Directive: Repeat the entire listing exactly.

Exercise input:
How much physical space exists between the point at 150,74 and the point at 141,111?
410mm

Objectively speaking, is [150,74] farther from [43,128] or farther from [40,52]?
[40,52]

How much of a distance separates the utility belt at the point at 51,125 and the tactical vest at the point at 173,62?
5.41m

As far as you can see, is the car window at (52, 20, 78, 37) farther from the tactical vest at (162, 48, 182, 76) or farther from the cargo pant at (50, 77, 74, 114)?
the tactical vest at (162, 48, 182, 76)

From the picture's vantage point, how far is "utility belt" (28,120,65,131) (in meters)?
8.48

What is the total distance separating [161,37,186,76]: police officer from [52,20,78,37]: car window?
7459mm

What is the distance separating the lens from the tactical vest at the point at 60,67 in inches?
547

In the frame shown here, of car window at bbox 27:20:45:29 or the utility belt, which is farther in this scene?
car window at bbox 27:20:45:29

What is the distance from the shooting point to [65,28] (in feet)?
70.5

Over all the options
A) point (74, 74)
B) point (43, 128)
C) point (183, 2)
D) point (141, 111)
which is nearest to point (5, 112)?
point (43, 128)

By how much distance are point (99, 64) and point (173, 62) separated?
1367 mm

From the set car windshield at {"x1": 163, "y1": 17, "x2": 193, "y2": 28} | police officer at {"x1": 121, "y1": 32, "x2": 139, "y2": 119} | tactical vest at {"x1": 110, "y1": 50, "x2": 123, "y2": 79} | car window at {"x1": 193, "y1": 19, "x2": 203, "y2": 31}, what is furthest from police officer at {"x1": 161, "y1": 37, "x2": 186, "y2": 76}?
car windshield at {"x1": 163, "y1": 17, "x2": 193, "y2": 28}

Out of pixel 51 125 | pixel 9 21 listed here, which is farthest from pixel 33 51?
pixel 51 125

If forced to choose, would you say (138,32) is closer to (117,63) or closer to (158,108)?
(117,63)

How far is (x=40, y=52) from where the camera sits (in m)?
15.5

Problem solution:
How much physical space exists between the point at 150,74 and the point at 141,111?
410mm

Objectively speaking, is [150,74] farther from [43,128] or farther from [40,52]?
[40,52]

How much of a distance separates the utility belt at the point at 51,125 and the tactical vest at the point at 173,62?
5.41m

As far as you can see, is the car window at (52, 20, 78, 37) farther from the tactical vest at (162, 48, 182, 76) or farther from the cargo pant at (50, 77, 74, 114)?
the tactical vest at (162, 48, 182, 76)

From the picture's vantage point, how far is "utility belt" (28,120,65,131) (in meters)?
8.48

What is the total distance separating [161,37,186,76]: police officer from [52,20,78,37]: car window?
7459mm

What is the distance separating the lens from the tactical vest at the point at 60,67 in inches?
547

In the frame shown here, of car window at bbox 27:20:45:29 or the utility belt, which is farther in this scene?
car window at bbox 27:20:45:29

What is the distance from the shooting point to [65,28] (in feet)?
70.5

Over all the options
A) point (74, 74)
B) point (43, 128)
C) point (183, 2)
D) point (141, 111)
which is nearest to point (5, 112)?
point (43, 128)

By how much distance are point (99, 64) and point (173, 62) separated?
1367 mm

From the set car windshield at {"x1": 163, "y1": 17, "x2": 193, "y2": 28} | police officer at {"x1": 121, "y1": 32, "x2": 139, "y2": 119} | tactical vest at {"x1": 110, "y1": 50, "x2": 123, "y2": 79} | car window at {"x1": 193, "y1": 19, "x2": 203, "y2": 31}, what is furthest from police officer at {"x1": 161, "y1": 37, "x2": 186, "y2": 76}?
car windshield at {"x1": 163, "y1": 17, "x2": 193, "y2": 28}

Out of pixel 51 125 | pixel 9 21 listed here, which is farthest from pixel 33 51?
pixel 51 125

If forced to choose, would you say (138,32) is closer to (117,63) or closer to (158,108)?
(117,63)

How far is (x=40, y=52) from where the camera sits (in m)?
15.5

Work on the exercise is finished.